__TEXT BLOCK__
··········

Payments made to relative of the director and related party transaction

As per AS-18 and ASI 21 issued in this regard, non-executive directors are not treated as key managerial personnel and as such any transaction with them or with their relative shall not be treated as related party transaction. Therefore, as such, payment made to relative  of any  non-executive director may not be treated as related party transaction as per AS-18. However, the payments made to the relative of non-executive director may be regarded as related party transaction, only when it can be demonstrated that the non-executive director of the company exercises significant influence or control over the activities of reporting enterprise.

Even though disclosure requirement as laid out in the AS-18 is not to be followed as the director is non-executive, however, such transaction will continue to be related party transaction in terms of Companies Act, 2013 as well as Companies Act, 1956 and as such disclosure requirement as set out in the respective sections of the Act’s are to be followed. Further, sub-section 3A of Section 211 of the Companies Act, 1956 provides that, every profit and loss account and balance sheet of company shall comply with accounting standards. Therefore, to ensure greater transparency, the disclosure requirement as set out in the AS-18 may be followed.

Implications of continuity of contracts under new provisions of the Companies Act, 2013

As per Section 188 of the Companies Act, 2013, contract with related party in respect to appointment of the related party to any office or place of profit in the company requires prior approval of the Board by way resolution passed at the Board meeting. Such provision was not provided in the Section 297 of the erstwhile Companies Act, 1956. Where relative  of the non-executive director is appointed at place of profit in the company even before such director was appointed as the director in the company, for which no approval from Board or passing of any resolution was required at the time of appointment. Therefore, it could be considered as a proper compliance if the Board of directors in the Board meeting held after such director become director in the company ratifies the contract with the relative party by passing resolution at Board meeting. However, for subsequent renewal of the contract with the relative of the director will require prior consent of the Board.

However, if such transaction with the relative is on arm’s length basis i.e the fees given for its services are not excessive and is reasonable as per the general practice in the industry, in such case, nothing provided in sub-section 1 of Section 188 of the Companies Act, 2013 shall apply i.e Board consent shall not be required for such contracts.

The company is required to report all such contracts/ transactions entered with the related parties in its Board report with the proper justification for entering into such contracts. The company is also required to maintain the registers under section 189 of the Companies Act, 2013 having all the particulars of the contracts or arrangements entered into by the company in which directors or key managerial personnel of the company are interested. The related parties transactions are also require to reported in the “notes to accounts” which are integral part of the financial statements of an entity. 

Since section 188 of the Companies Act, 2013 is not applicable as of now, and till the time the said section gets notified, Sections 297 and 314 of the erstwhile Companies Act, 1956 shall apply. Therefore, it would be proper compliance if the consent of Board is taken for renewing the contract with the related party in the Board meeting by way of passing resolution and after then the company passes special resolution in the general meeting held after the date the relative holds the office or place of profit and renewed the contracts with the related party, even though as per sub-section 1A of Section 314 of the Companies Act, 1956, the said contract does not require approval of shareholders in general meeting.

Further, instead of general punishment, specific punishment has now been provided in Section 188 of the Companies Act, 2013 in case of contravention of provisions related to related party transaction. In case of default, any Director or other employee of a company, who has authorized the contract or arrangement in violation of the provisions of the section be punishable with imprisonment for a term which may extend to 1 year or with fine which shall not be less than Rs. 25000/- but which may extend to Rs. 5,00,000/- or with both.

··········

__PROVIDED MATERIAL__
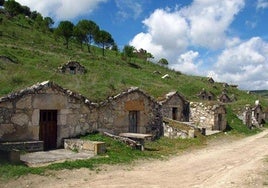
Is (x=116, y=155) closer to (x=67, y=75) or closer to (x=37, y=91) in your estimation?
(x=37, y=91)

··········

__SHORT PROBLEM__
Copy, word for word, the part of the text on related party transactions that opens with the words containing "Payments made to relative" and closes with "of reporting enterprise.". The lines above are separate material, unrelated to the text on related party transactions.

__WORKED SOLUTION__
Payments made to relative of the director and related party transaction

As per AS-18 and ASI 21 issued in this regard, non-executive directors are not treated as key managerial personnel and as such any transaction with them or with their relative shall not be treated as related party transaction. Therefore, as such, payment made to relative  of any  non-executive director may not be treated as related party transaction as per AS-18. However, the payments made to the relative of non-executive director may be regarded as related party transaction, only when it can be demonstrated that the non-executive director of the company exercises significant influence or control over the activities of reporting enterprise.